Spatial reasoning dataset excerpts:
==========

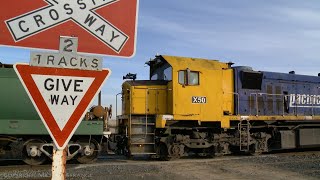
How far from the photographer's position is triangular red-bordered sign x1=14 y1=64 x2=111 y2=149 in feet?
8.10

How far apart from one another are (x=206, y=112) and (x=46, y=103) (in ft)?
40.8

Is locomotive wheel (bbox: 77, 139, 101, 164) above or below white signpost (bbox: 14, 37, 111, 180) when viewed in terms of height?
below

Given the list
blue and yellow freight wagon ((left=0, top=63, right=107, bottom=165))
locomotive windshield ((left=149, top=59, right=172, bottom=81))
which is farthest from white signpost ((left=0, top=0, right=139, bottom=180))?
locomotive windshield ((left=149, top=59, right=172, bottom=81))

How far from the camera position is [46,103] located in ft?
8.21

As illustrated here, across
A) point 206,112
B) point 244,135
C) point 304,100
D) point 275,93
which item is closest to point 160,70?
point 206,112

==========

Exercise requirements >>
Convert the item lines into a Markdown table with the columns Row and Line, beginning with the line containing "How far from the camera" and continuing through the end of the items. Number each row and omit blank lines.

Full response >>
| Row | Line |
|---|---|
| 1 | How far from the camera position is [46,103] located in ft? |
| 2 | 8.21 |
| 3 | As illustrated here, across |
| 4 | A) point 206,112 |
| 5 | B) point 244,135 |
| 6 | C) point 304,100 |
| 7 | D) point 275,93 |
| 8 | which item is closest to point 160,70? |
| 9 | point 206,112 |